Quoted passage:
Commanders and leaders
- Rodion Malinovskiy Gheorghe Avramescu: Johannes Frießner Lajos Veress

Strength
- Union of Soviet Socialist Republics:; 681,556 people; Kingdom of Romania:; 138,000+ people;: Unknown

Casualties and losses
- Union of Soviet Socialist Republics:; 8,447 irrecoverable; 46,839 sanitary; Kingdom of Romania:; 30,000–40,000 total;: Nazi Germany and the Kingdom of Hungary:; 100,000+ killed; 18,000+ prisoners; (according to Soviet data);

= Bucharest–Arad Operation =

The Bucharest–Arad Offensive was a frontline military operation of Soviet and Romanian Troops against the Wehrmacht and Hungarian Troops, conducted from August 30 to October 3, 1944, during the Great Patriotic War, as a result of which almost all of Romania was liberated from German–Hungarian Troops.

==Military–strategic situation==

The defeat of German Troops in the Iași–Kishinyov Operation and the victory of the August Uprising in Romania created favorable conditions for the subsequent offensive of Soviet Troops in the Southwestern Strategic Direction. The continuous front of German Troops was torn apart over a large area, and enemy troops retreated in diverging directions: some German Troops tried to fight their way into Bulgaria and Yugoslavia, while others tried to retreat into the Carpathians. The Red Army had a wide operational space before it, and the Supreme High Command Headquarters sought to make the most of this unique opportunity.

In Romania itself, a powerful anti–fascist patriotic upsurge was observed. Contrary to the expectations of a number of Soviet leaders, the Romanian Army as a whole reacted positively to the withdrawal from the war on the side of Germany and the transition to the side of the Soviet Troops; the resistance of pro–German officers was reduced to desertion and flight to the location of German Troops, and there were cases of their suicide. On the contrary, Romanian military personnel provided assistance to Soviet Troops en masse and on their own initiative. However, the entourage of King Michael I and the High Command of the Romanian Army sought to avoid active action against the German Troops, to ensure that they could peacefully leave Romania. Moreover, the new Romanian Government of Constantin Sănătescu made every effort to persuade the Western Allies to transfer American and British Troops to Bucharest.

Exercises to complete:
[a] From the Bucharest–Arad Operation text, answer these:
(i) On what dates was the offensive conducted?
(ii) How many people made up the Soviet strength?
(iii) Who headed the new Romanian Government?
[b] Please list every commander or leader named in the Bucharest–Arad Operation text.

Data listing:
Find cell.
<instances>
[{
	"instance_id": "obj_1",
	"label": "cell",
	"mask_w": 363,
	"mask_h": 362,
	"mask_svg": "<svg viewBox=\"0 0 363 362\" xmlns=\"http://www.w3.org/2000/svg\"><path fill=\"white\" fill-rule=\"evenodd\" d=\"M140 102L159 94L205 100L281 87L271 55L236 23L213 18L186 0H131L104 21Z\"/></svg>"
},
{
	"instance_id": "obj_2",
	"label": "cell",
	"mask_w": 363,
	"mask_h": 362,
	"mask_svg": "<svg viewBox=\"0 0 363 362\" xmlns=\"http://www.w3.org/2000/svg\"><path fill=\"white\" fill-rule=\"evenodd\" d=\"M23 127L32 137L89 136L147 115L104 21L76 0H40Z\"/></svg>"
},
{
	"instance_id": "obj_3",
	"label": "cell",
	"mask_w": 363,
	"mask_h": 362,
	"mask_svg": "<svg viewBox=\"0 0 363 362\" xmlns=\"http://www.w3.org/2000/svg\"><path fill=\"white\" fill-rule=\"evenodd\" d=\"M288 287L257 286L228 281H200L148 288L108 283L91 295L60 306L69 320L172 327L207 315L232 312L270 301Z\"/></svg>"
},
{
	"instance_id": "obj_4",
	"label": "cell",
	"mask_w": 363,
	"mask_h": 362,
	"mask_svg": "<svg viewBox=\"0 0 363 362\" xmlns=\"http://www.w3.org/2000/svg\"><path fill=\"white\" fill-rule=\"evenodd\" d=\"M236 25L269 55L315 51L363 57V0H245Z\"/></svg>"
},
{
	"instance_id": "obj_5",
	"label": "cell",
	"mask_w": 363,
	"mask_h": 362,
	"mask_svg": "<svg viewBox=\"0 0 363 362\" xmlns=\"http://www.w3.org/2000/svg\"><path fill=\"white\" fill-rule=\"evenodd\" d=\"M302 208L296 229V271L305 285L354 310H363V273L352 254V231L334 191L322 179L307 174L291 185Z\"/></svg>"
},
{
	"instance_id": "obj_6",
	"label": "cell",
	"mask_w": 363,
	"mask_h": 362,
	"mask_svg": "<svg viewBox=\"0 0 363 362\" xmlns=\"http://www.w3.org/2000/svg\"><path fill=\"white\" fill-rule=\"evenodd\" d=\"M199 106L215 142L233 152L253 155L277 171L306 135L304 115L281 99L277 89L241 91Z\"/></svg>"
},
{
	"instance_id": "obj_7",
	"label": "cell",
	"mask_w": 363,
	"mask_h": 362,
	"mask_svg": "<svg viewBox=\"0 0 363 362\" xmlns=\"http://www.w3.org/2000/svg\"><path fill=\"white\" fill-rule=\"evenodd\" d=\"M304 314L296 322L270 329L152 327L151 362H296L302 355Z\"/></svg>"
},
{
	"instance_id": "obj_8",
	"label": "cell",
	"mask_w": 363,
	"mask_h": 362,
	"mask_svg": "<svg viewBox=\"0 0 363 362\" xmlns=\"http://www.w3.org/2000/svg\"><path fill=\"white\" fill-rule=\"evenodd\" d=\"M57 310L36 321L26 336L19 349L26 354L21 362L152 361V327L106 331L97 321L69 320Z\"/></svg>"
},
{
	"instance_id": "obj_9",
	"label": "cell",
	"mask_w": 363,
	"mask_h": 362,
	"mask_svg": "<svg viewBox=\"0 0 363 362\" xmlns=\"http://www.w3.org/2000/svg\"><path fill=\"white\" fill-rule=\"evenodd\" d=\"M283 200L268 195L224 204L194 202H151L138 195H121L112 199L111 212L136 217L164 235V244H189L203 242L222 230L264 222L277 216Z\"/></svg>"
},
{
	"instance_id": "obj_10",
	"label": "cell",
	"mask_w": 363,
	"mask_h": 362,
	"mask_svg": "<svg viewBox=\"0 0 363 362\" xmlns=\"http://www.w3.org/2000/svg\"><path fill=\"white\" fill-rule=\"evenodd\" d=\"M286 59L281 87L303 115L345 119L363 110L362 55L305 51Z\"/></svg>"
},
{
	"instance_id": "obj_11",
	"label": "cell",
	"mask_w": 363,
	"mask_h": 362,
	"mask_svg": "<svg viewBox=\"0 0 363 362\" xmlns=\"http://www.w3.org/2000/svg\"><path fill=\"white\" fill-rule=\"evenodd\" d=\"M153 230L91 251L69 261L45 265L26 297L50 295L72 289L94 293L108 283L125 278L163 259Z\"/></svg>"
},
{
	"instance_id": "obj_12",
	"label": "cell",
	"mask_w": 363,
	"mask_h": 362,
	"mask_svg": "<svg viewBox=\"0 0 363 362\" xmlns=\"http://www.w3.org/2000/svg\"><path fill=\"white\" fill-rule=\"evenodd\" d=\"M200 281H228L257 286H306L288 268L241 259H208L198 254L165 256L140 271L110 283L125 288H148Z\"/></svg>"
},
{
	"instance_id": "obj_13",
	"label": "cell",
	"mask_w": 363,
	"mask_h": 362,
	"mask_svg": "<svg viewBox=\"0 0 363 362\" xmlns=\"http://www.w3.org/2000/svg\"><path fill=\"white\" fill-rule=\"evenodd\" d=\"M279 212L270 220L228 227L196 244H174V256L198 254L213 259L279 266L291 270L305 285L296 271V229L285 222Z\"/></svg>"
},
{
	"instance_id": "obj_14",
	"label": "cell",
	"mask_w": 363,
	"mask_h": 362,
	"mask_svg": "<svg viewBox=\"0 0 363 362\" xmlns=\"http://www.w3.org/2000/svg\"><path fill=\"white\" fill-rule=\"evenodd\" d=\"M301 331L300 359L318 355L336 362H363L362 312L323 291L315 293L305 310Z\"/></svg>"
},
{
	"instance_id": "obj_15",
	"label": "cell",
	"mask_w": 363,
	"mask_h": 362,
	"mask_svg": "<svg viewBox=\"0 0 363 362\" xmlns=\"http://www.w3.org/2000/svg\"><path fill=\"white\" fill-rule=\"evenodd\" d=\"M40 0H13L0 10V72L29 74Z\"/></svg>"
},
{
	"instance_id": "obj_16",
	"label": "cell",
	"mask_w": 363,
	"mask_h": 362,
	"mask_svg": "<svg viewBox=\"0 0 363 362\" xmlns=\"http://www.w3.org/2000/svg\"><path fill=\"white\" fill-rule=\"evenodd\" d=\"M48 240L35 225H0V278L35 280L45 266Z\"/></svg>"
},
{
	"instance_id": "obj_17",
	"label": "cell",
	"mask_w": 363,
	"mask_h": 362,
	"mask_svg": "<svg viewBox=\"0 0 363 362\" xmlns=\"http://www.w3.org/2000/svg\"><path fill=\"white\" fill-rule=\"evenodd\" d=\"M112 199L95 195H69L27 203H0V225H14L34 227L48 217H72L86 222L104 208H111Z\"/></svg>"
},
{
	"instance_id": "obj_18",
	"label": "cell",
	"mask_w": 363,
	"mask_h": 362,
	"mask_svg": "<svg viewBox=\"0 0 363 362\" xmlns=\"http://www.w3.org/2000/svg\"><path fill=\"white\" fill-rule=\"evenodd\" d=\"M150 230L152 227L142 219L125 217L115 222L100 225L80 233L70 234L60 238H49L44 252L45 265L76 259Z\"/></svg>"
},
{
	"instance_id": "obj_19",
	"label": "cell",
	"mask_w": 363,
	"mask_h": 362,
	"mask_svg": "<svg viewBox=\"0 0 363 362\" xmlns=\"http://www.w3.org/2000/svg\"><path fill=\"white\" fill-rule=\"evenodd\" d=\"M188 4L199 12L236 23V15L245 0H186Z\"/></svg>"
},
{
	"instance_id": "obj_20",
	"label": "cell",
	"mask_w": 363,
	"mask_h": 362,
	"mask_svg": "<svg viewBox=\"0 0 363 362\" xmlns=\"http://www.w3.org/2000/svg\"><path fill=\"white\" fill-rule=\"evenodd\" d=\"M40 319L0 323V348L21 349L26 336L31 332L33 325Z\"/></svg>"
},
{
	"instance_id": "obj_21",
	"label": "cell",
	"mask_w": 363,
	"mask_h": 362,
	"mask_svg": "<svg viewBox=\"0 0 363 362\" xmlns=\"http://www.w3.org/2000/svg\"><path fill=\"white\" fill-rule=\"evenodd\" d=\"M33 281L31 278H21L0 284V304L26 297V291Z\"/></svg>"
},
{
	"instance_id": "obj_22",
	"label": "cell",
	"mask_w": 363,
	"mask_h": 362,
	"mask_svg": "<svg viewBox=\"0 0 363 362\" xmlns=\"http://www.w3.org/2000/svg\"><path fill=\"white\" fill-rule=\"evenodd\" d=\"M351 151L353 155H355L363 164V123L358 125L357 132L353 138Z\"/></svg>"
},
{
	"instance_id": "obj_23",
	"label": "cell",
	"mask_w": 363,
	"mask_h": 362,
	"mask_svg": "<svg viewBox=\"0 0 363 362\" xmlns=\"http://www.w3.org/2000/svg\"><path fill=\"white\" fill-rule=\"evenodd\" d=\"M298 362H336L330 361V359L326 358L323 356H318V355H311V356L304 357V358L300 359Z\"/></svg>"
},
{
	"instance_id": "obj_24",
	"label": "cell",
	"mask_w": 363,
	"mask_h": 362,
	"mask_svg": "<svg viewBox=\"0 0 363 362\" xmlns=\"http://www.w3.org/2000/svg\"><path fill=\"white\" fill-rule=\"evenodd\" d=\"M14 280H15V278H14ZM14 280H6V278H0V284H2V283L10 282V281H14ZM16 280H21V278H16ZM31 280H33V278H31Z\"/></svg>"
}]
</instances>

Answers to the exercise:
[a]
(i) August 30 to October 3, 1944
(ii) 681,556 people
(iii) Constantin Sănătescu

[b]
Rodion Malinovskiy
Gheorghe Avramescu
Johannes Frießner
Lajos Veress